2. Do you treat test files as potential execution surfaces?
Test files are often overlooked as potential attack surfaces, but they can contain code that could be exploited by malicious actors. Security teams should treat test files with the same level of scrutiny as code files to ensure comprehensive vulnerability detection.
3. Can you flag Skills that bundle tests, CI configs, or build scripts as higher-risk?
Studies have shown that Skills that bundle tests, CI configs, or build scripts are more likely to be vulnerable. By flagging these Skills as higher-risk, security teams can prioritize their assessment and remediation efforts to address potential vulnerabilities more effectively.

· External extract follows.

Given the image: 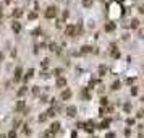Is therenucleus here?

4. Do you provide integration or guidance for restricting test-runner globs in CI?
Tools like Cisco’s Skill Scanner offer transparency and guidance for security teams to restrict test-runner globs in CI configurations. This can help organizations minimize their attack surface and reduce the risk of exploitation through test files and configurations.
5. Have you published an ecosystem-scale audit with methodology and sample size?

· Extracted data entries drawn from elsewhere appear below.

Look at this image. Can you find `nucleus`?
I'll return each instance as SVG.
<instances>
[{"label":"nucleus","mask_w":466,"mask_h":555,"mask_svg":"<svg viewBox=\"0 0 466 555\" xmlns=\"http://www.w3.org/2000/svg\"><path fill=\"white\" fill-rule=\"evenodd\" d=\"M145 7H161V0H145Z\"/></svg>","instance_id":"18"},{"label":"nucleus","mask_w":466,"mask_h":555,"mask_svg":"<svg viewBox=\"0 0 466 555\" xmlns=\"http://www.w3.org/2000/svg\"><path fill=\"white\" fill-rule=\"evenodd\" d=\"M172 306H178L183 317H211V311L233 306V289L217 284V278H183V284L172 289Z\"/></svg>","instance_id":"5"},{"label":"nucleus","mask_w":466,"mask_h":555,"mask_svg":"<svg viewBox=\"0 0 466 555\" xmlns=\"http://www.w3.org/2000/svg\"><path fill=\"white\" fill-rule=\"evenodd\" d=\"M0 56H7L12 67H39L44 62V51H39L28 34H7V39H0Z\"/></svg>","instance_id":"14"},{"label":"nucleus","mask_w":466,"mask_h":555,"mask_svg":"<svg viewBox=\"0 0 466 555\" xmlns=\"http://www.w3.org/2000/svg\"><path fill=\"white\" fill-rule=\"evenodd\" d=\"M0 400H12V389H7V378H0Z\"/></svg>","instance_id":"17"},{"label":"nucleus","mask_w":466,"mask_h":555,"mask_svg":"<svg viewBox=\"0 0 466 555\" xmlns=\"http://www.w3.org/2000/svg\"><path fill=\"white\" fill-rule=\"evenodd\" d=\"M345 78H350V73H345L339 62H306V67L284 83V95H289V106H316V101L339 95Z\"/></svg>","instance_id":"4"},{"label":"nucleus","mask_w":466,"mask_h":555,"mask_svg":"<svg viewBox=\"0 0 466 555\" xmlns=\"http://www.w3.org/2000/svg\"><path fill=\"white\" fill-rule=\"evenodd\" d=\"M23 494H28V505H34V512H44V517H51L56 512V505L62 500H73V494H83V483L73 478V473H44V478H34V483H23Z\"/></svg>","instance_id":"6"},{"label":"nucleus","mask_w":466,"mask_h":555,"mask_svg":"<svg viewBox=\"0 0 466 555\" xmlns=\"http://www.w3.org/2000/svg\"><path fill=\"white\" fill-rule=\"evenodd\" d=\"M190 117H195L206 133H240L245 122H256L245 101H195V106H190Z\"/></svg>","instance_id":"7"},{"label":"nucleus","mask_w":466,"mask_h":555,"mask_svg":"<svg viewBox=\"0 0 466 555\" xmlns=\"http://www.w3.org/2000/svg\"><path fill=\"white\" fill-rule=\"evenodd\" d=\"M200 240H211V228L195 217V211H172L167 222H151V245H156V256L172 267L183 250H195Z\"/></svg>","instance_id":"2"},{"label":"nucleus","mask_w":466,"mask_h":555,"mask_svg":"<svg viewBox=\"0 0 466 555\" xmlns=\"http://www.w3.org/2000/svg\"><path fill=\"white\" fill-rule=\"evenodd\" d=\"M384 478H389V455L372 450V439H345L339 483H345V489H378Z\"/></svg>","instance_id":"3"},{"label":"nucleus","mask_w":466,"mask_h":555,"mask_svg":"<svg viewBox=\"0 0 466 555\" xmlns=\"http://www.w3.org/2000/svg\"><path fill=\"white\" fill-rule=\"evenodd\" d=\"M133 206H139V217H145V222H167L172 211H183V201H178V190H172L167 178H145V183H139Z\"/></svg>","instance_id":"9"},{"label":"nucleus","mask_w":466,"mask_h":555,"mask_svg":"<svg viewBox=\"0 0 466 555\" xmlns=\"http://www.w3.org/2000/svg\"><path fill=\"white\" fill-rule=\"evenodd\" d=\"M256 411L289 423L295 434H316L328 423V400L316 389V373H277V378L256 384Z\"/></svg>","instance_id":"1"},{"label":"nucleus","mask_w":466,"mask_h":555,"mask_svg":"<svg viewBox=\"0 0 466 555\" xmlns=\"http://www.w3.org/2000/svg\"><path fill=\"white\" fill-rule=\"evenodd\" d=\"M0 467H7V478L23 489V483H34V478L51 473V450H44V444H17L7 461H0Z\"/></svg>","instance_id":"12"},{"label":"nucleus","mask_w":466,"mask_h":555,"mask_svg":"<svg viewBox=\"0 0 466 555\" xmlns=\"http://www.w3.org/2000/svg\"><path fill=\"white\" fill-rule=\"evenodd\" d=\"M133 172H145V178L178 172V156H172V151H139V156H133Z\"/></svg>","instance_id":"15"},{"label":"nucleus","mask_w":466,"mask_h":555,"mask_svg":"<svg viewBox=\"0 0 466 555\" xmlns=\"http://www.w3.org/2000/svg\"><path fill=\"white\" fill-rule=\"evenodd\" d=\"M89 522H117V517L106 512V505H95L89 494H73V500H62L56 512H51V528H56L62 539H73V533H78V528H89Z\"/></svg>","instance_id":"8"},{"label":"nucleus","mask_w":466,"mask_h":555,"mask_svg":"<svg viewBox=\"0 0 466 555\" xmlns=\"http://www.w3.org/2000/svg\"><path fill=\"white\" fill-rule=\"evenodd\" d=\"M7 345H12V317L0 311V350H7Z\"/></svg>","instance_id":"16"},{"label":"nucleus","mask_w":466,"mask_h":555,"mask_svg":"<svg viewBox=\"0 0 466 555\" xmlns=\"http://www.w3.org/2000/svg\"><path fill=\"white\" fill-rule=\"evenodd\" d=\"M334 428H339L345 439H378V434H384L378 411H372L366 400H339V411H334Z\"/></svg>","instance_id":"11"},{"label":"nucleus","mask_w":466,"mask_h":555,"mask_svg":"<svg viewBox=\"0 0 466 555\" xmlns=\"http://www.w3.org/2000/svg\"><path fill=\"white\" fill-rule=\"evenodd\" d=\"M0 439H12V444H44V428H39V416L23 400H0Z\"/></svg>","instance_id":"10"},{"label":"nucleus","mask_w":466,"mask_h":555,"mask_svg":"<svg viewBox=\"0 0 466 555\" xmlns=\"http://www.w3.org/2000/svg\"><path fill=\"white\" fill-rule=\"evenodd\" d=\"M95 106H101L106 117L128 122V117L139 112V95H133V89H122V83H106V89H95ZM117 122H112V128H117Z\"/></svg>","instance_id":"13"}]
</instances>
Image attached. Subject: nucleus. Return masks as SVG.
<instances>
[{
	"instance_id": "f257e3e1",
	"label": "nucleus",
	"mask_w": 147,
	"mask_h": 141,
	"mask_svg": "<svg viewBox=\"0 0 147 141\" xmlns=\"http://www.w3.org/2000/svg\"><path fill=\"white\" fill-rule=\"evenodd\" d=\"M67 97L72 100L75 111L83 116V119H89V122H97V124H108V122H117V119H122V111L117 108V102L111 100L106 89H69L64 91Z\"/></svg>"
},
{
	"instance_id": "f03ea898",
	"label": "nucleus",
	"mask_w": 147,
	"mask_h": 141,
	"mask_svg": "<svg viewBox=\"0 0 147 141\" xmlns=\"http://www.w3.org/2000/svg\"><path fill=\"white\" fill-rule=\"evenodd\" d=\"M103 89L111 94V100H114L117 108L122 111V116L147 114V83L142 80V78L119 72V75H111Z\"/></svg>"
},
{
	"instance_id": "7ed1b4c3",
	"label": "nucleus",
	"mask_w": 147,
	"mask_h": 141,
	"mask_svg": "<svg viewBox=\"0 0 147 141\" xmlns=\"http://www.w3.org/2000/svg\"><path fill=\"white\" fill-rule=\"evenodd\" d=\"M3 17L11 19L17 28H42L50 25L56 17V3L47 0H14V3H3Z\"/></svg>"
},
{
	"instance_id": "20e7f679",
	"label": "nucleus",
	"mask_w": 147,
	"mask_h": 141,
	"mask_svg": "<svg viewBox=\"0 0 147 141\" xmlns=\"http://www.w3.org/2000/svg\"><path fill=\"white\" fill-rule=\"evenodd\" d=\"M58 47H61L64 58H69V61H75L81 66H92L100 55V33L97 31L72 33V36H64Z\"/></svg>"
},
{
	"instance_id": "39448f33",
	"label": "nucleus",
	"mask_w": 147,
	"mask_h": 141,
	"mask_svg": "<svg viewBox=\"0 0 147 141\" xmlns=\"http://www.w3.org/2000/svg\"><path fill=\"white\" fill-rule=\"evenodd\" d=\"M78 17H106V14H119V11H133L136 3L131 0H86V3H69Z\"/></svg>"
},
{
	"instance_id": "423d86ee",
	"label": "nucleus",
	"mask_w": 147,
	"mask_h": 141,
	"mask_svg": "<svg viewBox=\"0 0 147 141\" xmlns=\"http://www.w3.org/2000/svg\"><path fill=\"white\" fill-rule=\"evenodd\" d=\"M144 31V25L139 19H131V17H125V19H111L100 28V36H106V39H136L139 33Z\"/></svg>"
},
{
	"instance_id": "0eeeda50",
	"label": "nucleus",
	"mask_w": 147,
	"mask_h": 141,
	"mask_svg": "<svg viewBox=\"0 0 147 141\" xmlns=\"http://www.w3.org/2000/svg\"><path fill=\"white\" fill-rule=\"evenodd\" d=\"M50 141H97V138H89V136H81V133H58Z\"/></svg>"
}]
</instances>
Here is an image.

Ecosystem-scale audits, like those conducted by Snyk and SkillScan, provide valuable insights into the overall security posture of a Skills ecosystem. By publishing audit results, security teams can better understand the scope of potential vulnerabilities and prioritize their remediation efforts accordingly.
The audit grid matters because the scanner model is incomplete
The Anthropic Skills ecosystem faces similar security challenges to early npm supply chain incidents. With a quarter of the ecosystem carrying vulnerabilities, it’s crucial for security teams to conduct thorough audits and address any gaps in their detection capabilities.
The scanner model may be incomplete, but by leveraging tools like the Anthropic Skill Audit Grid, security teams can verify the audit surfaces and deploy necessary fixes to mitigate potential risks. It’s important to recognize that the threat model should extend beyond just the agent and include all potential execution surfaces, including test files and configurations.
In conclusion, thorough analysis and auditing of Skill repos are essential for identifying and mitigating security vulnerabilities. By asking the right questions and leveraging tools that provide transparency and guidance, security teams can better protect their organizations from potential threats in the Anthropic Skills ecosystem.